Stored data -
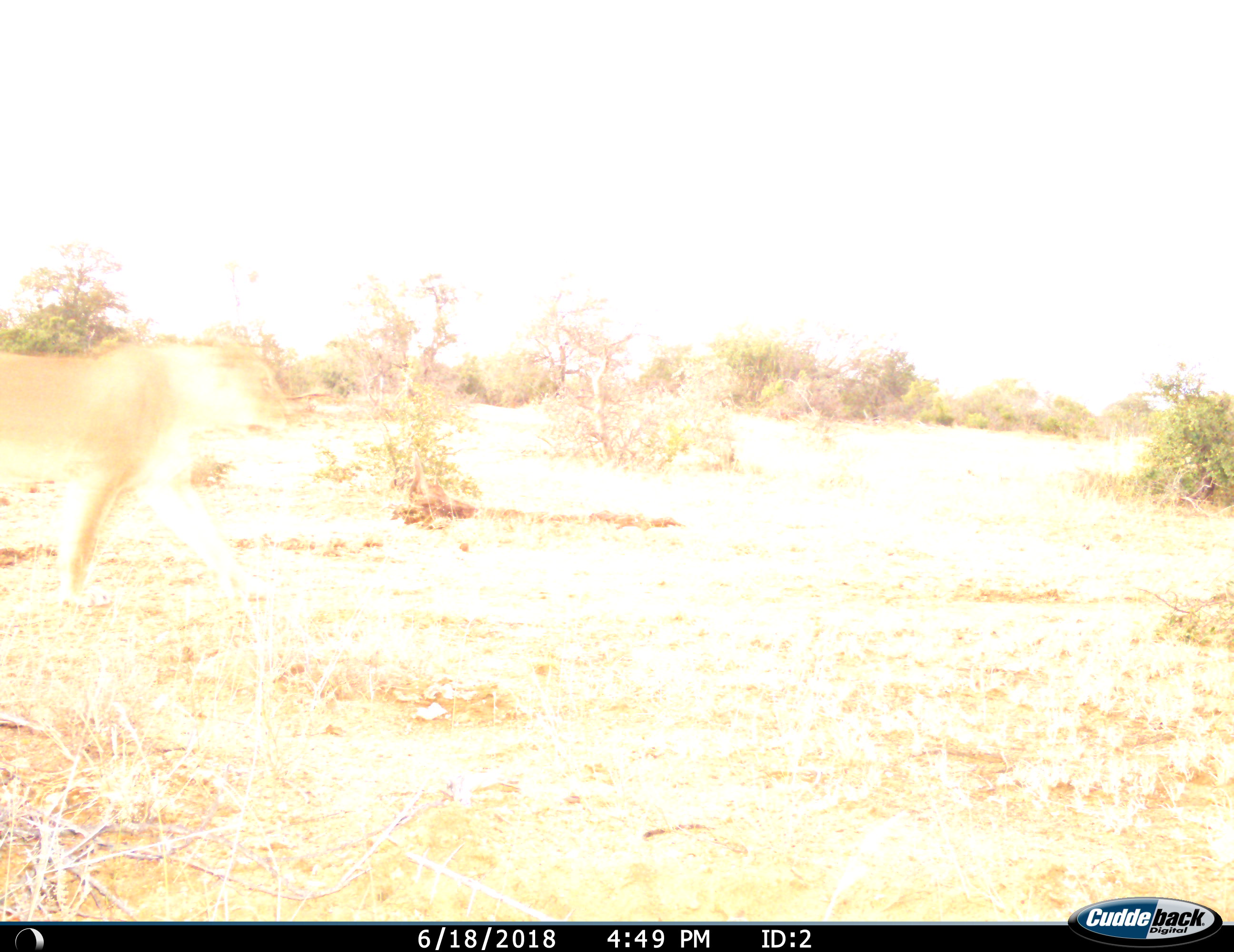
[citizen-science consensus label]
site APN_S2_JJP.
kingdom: Animalia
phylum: Chordata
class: Mammalia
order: Carnivora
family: Felidae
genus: Panthera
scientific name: Panthera leo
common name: lion female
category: lionfemale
Lionfemale (lion female) (Panthera leo), count 1. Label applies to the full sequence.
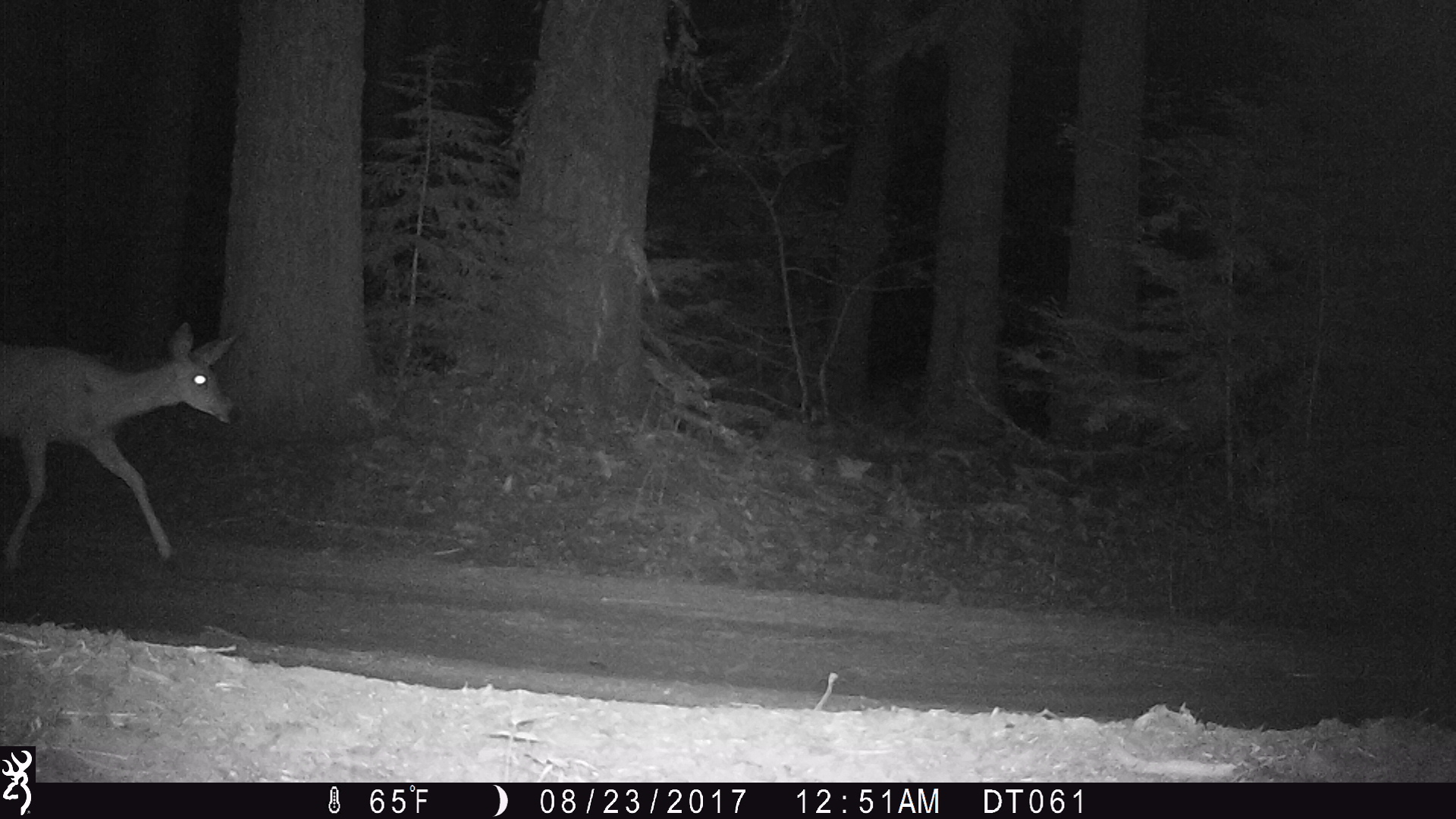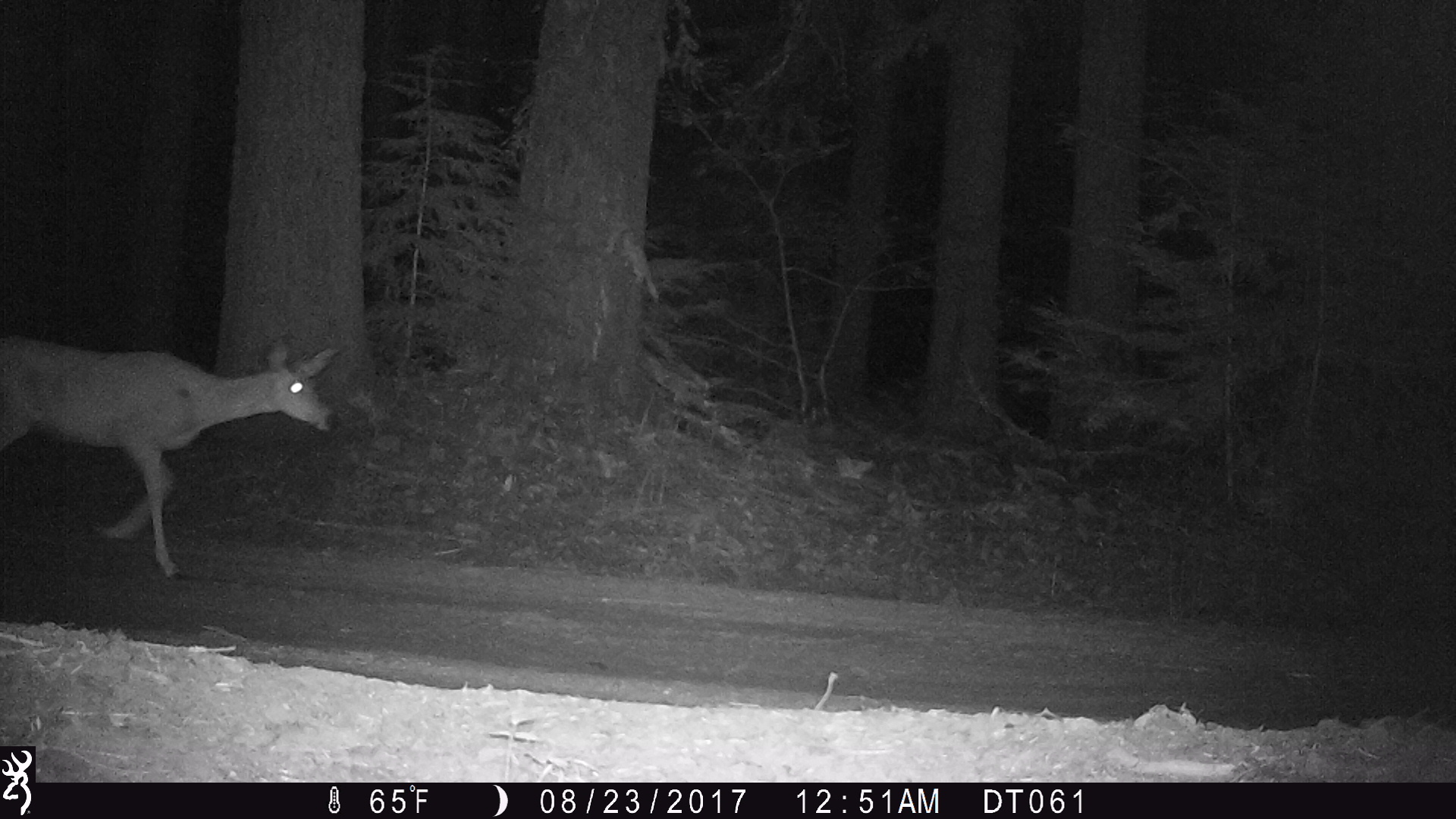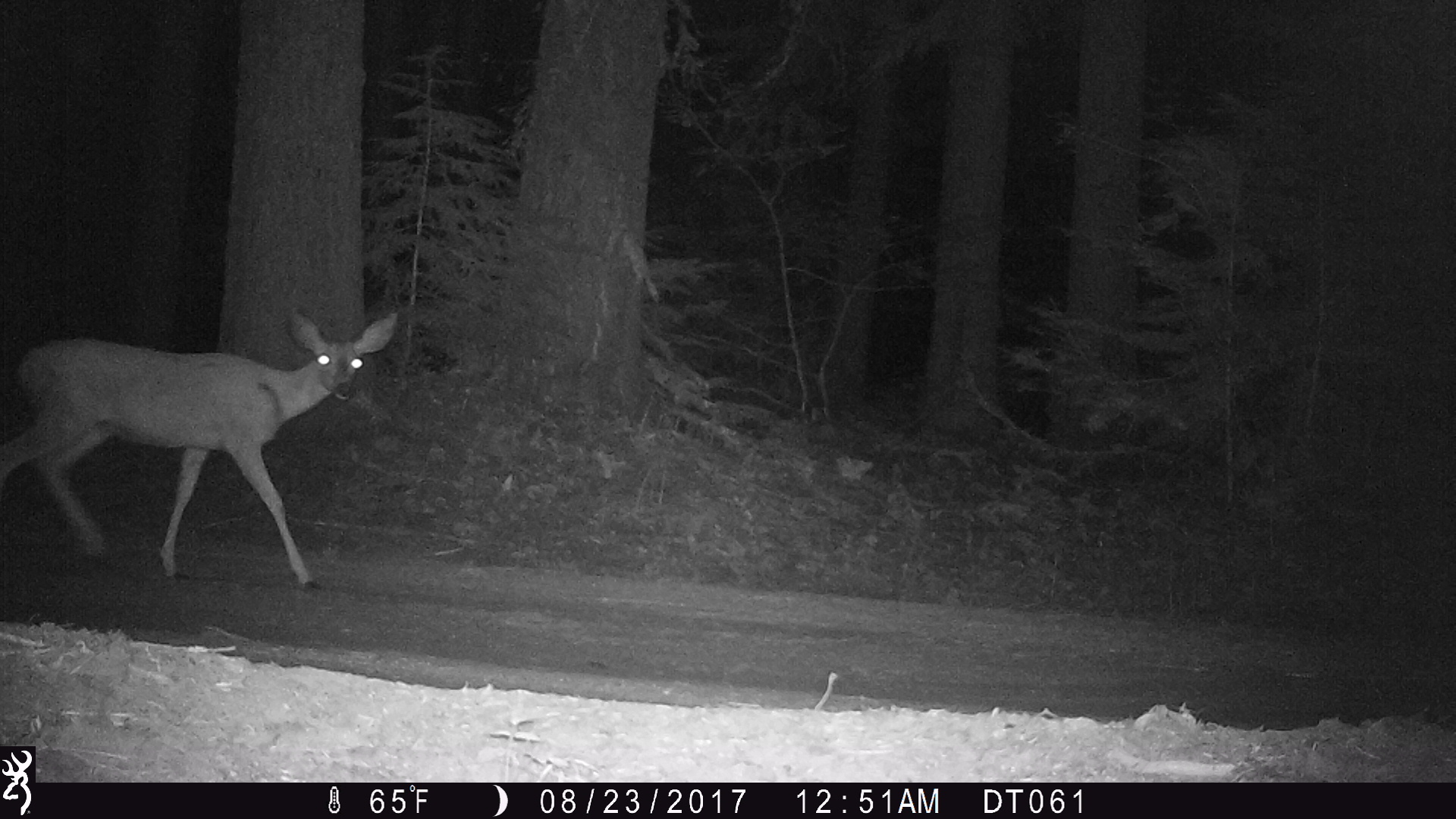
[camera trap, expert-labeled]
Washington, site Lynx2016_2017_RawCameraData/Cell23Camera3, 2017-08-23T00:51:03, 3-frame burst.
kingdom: Animalia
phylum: Chordata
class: Mammalia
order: Artiodactyla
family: Cervidae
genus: Odocoileus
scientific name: Odocoileus hemionus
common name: mule deer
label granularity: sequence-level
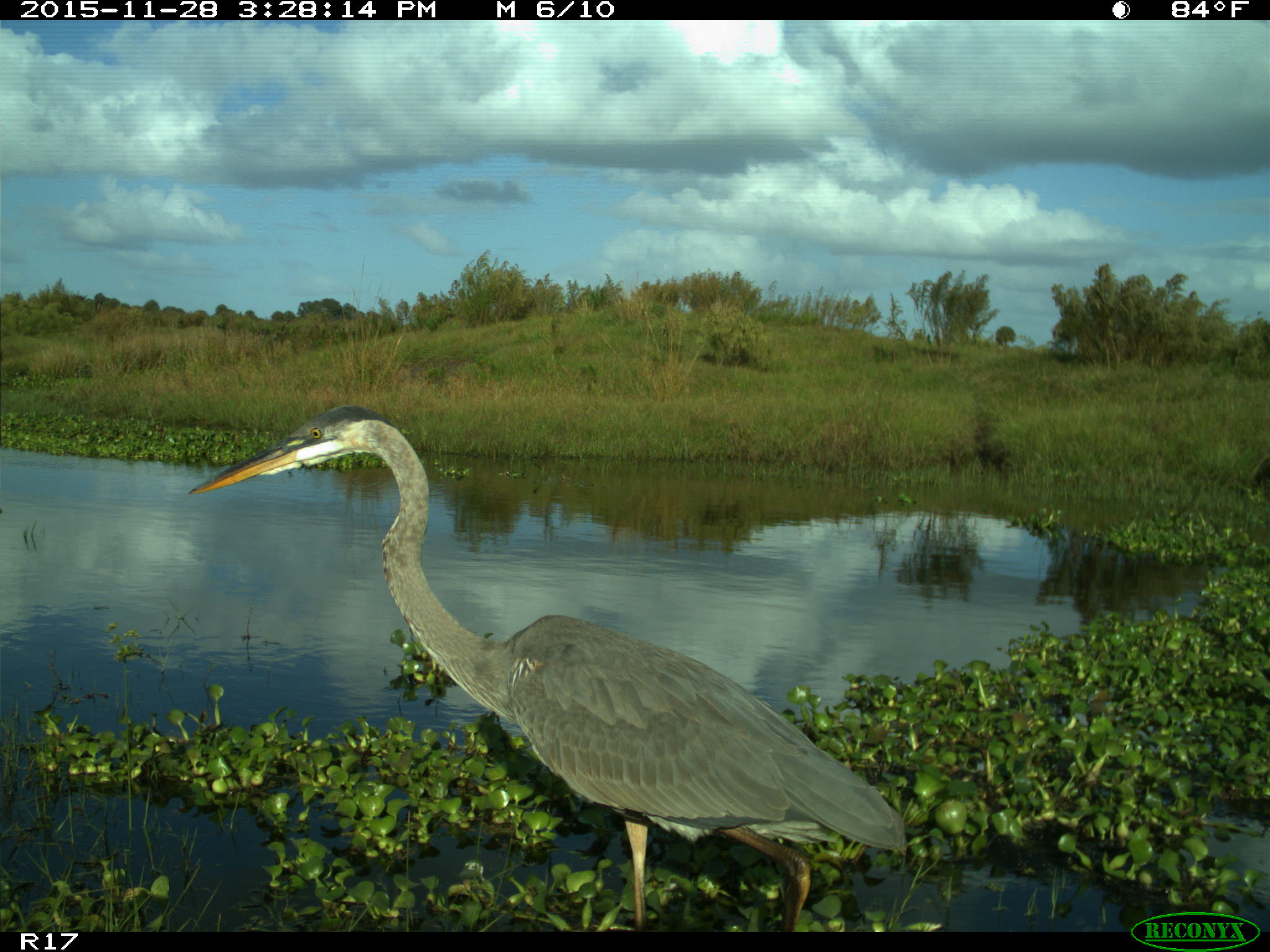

PROBLEM TO WORK ON - Copy the lines of the records, beginning where the line containing "2017-08-23T00:51:03, 3-frame burst." appears and continuing through the final line, exactly and with no pictures.

COMPLETED TASK -
Washington, site Lynx2016_2017_RawCameraData/Cell23Camera3, 2017-08-23T00:51:03, 3-frame burst.
kingdom: Animalia
phylum: Chordata
class: Mammalia
order: Artiodactyla
family: Cervidae
genus: Odocoileus
scientific name: Odocoileus hemionus
common name: mule deer
label granularity: sequence-level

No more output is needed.